コンビニのレジ袋をガサガサやりながらあの子が今日も来る。
ああ…そうだ。ここは僕の部屋。風呂さえも共同の、古い古いアパート。璃妃が僕に与えたすみか。
「ハルさん、また食べてないの?」
あの子が笑う。
コンビニのおにぎりを僕に押し付けた。こういう時に料理でもできる子ならネタになっただろうに…。売れない小説家の僕にネタをくれよ。
逆光であの子の顔が見えない。
あの子はどんな顔をしていたっけ?とても綺麗な顔だったのは覚えている。璃妃の若い頃よりずっと整った顔。ぷるんとした瑞々しい唇の、右下に艶ぼくろ。安い氷菓に齧り付く様も艶めかしい。

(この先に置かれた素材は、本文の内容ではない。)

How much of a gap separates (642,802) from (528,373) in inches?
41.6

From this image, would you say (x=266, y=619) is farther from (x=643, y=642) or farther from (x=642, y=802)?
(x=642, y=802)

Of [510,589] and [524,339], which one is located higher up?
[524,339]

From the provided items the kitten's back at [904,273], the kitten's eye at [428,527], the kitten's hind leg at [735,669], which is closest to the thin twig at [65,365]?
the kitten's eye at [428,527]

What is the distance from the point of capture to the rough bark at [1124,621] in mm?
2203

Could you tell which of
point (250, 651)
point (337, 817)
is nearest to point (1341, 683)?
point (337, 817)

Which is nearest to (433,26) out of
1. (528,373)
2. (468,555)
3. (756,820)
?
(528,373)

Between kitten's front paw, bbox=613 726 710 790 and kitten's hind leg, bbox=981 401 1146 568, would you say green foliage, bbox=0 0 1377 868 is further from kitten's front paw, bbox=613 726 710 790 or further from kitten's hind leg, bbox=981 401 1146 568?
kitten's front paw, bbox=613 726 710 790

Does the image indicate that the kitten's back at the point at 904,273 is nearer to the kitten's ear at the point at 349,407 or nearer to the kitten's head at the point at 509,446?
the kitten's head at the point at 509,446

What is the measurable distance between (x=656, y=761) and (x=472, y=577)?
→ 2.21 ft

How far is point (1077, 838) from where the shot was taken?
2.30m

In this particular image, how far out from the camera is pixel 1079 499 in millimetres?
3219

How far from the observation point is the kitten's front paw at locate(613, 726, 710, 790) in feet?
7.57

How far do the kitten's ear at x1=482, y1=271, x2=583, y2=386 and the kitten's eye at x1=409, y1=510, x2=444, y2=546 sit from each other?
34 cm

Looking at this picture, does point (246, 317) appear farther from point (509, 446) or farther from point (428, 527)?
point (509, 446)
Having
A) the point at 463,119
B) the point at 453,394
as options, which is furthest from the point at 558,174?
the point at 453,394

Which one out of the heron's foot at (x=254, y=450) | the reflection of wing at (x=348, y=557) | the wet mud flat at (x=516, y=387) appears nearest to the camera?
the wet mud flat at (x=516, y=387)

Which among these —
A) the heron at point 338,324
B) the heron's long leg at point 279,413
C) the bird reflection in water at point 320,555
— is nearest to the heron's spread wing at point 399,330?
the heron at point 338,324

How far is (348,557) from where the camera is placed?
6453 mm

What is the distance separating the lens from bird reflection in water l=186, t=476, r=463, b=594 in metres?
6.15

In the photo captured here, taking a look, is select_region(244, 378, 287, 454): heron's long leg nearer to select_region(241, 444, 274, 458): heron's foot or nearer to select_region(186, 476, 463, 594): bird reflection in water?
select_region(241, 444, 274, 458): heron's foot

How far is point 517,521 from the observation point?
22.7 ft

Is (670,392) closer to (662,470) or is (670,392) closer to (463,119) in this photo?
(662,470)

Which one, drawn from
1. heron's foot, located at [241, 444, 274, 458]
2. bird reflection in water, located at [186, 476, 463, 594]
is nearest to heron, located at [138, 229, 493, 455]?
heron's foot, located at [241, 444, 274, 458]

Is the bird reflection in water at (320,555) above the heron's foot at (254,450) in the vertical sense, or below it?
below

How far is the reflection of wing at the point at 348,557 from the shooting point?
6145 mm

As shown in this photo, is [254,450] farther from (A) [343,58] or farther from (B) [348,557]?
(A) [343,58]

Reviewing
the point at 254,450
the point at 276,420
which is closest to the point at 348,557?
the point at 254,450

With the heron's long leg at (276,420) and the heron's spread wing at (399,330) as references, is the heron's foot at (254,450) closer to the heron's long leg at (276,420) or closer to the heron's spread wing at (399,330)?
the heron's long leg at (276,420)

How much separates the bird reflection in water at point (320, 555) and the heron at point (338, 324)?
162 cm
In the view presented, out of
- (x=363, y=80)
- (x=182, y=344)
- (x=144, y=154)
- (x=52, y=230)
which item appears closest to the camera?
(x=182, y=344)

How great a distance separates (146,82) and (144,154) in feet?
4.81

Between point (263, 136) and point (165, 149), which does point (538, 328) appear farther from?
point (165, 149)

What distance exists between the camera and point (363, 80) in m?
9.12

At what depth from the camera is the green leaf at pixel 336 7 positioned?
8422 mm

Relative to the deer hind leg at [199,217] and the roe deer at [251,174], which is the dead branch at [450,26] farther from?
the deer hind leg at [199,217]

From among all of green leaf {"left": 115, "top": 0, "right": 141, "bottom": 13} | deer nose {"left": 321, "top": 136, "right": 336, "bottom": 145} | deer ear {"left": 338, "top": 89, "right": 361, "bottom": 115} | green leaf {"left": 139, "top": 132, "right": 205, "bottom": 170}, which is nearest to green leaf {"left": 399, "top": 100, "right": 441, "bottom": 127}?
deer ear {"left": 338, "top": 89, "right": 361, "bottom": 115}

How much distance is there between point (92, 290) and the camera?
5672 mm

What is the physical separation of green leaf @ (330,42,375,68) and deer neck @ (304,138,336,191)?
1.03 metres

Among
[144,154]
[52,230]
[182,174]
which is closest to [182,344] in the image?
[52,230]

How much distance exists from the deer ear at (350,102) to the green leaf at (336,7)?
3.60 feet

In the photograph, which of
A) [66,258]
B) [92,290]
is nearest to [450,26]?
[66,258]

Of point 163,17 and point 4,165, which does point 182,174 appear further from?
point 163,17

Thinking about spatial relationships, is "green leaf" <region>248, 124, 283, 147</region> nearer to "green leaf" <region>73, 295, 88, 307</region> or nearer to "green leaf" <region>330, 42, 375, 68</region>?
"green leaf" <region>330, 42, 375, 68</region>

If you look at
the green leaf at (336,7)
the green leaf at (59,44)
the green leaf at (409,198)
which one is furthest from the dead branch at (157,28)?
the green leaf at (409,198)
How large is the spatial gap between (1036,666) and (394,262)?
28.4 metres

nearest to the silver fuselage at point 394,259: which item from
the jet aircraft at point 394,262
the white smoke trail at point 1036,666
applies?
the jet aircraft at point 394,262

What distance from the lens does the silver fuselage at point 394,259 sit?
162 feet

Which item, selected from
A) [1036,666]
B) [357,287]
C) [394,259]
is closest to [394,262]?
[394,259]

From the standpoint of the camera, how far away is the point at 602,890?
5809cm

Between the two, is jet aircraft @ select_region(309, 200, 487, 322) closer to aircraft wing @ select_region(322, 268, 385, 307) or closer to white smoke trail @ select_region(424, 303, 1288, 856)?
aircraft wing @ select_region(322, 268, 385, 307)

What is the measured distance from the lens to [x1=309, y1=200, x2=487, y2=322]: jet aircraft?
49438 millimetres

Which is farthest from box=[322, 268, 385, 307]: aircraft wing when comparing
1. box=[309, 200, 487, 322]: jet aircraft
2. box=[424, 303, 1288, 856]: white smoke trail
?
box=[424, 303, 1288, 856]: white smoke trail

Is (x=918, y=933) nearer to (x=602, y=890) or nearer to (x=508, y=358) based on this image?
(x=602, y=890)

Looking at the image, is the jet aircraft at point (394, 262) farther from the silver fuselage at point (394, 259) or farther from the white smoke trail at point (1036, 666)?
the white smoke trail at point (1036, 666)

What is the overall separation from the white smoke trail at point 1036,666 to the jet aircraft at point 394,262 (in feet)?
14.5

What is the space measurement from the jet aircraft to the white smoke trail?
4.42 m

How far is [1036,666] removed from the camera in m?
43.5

「ハルさん、僕ねえ、もうすぐ誕生日なんだよ。それでね……」
ああ、その先は聞きたくない。
これは過去の光景だ。あの子はもう会えない、と僕に言った。18歳になったら、自分は売られるのだと。
僕はあの子を抱きしめて、唇を重ねる。
甘くて、苦い。あの子との、はじめてのキス。
それから……それ、から…………
ああ、思い出したくない。思い出してはいけない。だって、またあの子が……
あの子の顔が、夕陽の中で鮮明になる。あの子は泣きそうな顔で笑っていた。
「し… ーーー 」
紫苑、くん。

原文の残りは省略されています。